EXTRACT:
* * *
So it seems P.K. Subban's a faker, and that teammate Max Pacioretty is undergoing a similar trial by raised eyebrow (to steal a line from our friend Mike Farber at Sports Illustrated).
Ain't the Internet grand?
Far be it from us to indulge the imbeciles and whackos who perpetrate the guff about Pacioretty, in particular, but there seems to be a broader question worth asking: are the Canadiens the most widely-detested team in the league?
Subban, who took a vicious slash from Vincent Lecavalier on Thursday, is undoubtedly one of the most hated players in the league. On that sequence he gave as good as he got until Lecavalier snapped and lost it - close, obsessive watching of the replays, an occupational hazard within the Montreal sports reporting community these days, suggests the heel of Vinnie's stick may have glanced off Subban's forearm before hitting the top of his thigh.
Either way, it had to hurt like hell - Vinnie was swinging for the fences.
Now, the Habs have never been beloved by neutrals and opposing fans and players, a mixture of championship success and massive popular appeal makes it hard to maintain an underdog's charm. Ask the New York Yankees.
But to accuse a guy of embellishing and exaggerating the effects of a two-handed, hewer-of-wood slash, as Lecavalier seemingly did here.
Why is it that there's always such a willingness to blame the victim in the NHL?
And now it seems some quarters of the Interwebs are all a-froth over the fact Pacioretty should be cleared to start light training next week and could possibly make a return during the playoffs.
* * *
SUPPLIED RECORDS:
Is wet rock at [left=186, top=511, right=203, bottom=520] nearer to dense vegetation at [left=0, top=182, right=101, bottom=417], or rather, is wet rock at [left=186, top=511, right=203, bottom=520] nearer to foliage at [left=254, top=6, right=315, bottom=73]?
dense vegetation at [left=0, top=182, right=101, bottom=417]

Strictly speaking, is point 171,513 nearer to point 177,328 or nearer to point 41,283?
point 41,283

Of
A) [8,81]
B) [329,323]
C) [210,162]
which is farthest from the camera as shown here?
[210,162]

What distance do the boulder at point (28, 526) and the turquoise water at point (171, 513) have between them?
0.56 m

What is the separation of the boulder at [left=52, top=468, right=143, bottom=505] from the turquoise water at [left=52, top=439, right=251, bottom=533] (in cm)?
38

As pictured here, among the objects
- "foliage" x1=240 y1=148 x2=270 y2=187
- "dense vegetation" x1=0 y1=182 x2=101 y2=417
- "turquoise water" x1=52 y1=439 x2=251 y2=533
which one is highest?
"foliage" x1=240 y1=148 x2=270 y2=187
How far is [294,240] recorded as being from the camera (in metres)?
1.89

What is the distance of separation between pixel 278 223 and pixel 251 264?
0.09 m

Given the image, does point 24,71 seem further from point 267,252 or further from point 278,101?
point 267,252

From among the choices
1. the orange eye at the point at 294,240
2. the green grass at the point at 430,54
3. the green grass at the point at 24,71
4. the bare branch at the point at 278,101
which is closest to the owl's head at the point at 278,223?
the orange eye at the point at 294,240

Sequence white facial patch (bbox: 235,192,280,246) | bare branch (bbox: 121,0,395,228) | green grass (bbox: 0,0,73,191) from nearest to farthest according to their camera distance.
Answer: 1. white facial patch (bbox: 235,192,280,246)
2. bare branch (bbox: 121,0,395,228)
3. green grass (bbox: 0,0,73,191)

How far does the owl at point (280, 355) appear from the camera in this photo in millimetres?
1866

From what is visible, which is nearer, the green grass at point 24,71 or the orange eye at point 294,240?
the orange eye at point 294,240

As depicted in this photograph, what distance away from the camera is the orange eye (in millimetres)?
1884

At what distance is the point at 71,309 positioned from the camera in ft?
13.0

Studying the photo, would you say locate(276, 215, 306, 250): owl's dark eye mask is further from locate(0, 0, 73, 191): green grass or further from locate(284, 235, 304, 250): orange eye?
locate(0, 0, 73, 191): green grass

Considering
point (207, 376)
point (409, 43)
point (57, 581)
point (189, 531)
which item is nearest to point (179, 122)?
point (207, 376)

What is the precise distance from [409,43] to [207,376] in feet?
* * *
EXERCISE 1:
Rewrite the part of the column about the Canadiens that opens with the words containing "So it seems" and closes with "of his thigh.", replacing "the league" with "the NHL".
EXERCISE 2:
Write the next part of the column about the Canadiens, picking up after its final sentence.

TASK ANSWER 1:
So it seems P.K. Subban's a faker, and that teammate Max Pacioretty is undergoing a similar trial by raised eyebrow (to steal a line from our friend Mike Farber at Sports Illustrated).
Ain't the Internet grand?
Far be it from us to indulge the imbeciles and whackos who perpetrate the guff about Pacioretty, in particular, but there seems to be a broader question worth asking: are the Canadiens the most widely-detested team in the NHL?
Subban, who took a vicious slash from Vincent Lecavalier on Thursday, is undoubtedly one of the most hated players in the NHL. On that sequence he gave as good as he got until Lecavalier snapped and lost it - close, obsessive watching of the replays, an occupational hazard within the Montreal sports reporting community these days, suggests the heel of Vinnie's stick may have glanced off Subban's forearm before hitting the top of his thigh.

TASK ANSWER 2:
La Presse's Mathias Brunet raises an interesting question in his blog about the extent to which those in the NHL who feel considerable antipathy towards the Canadiens (hi Mr. Cherry!) will be disposed to accusing the team of crying wolf. Given the churlishness surrounding the Chara/Pacioretty situation within the old-school hockey ranks, it wouldn't be a surprise (anyone notice how all of a sudden the NHL's usual proxies started hammering Geoff Molson after his letter to fans, the same way they did when Mario Lemieux spoke out earlier this year? Remember when grown-ups used to disagree honourably, face-to-face? Us either.) Those of you who read French and haven't seen what Colin Campbell told Richard Labbé of La Presse will want to have a read of this.
Coles' Notes version: Campbell doesn't bother to hide his contempt for Montreal's fans and media, and raises Pacioretty's dirty hit on the Islanders' Mark Eaton from earlier this year to point out he's no angel. Classy.
Now, a few thoughts regarding Pacioretty.
He's not fine, just lucky.
Pacioretty's still wearing a neck brace, and despite his good spirits and apparent jocularity, this is a bad and scary injury - as several teammates said privately, he was clearly shaken by this and likely won't be back to anything close to his best for a good wee while.
So those who are tempted to wink knowingly and adopt a sneering tone should wait and see what actually happens.
It's also worth pointing out there is a precedent for NHLers returning relatively quickly from this type of calamity.
Pacioretty sustained a non-displaced fracture to his fourth neck vertebra (in essence a crack in the bone), and a severe concussion, which appears not to have resulted in any of the usual post-concussion symptoms.
Carolina's Erik Cole suffered a similar - though not identical - injury late in the 2005-06 season and returned in time to hoist the Stanley Cup.
Cole sustained a compression fracture to his fifth cervical vertebra on Mar. 4, 2006 after being driven into the boards by Pittsburgh's Brooks Orpik, started working out on the stationary bike and in the pool three weeks or so later, and was in game action during the Stanley Cup final in early June.
Former Hab Brian Savage suffered multiple neck fractures in a 1999 game in Los Angeles, and was back on the ice four months later.
Will Max be back? Possibly, but it won't have to do with any conspiracy aimed at the Bruins, just amazing good fortune and a remarkably strong neck.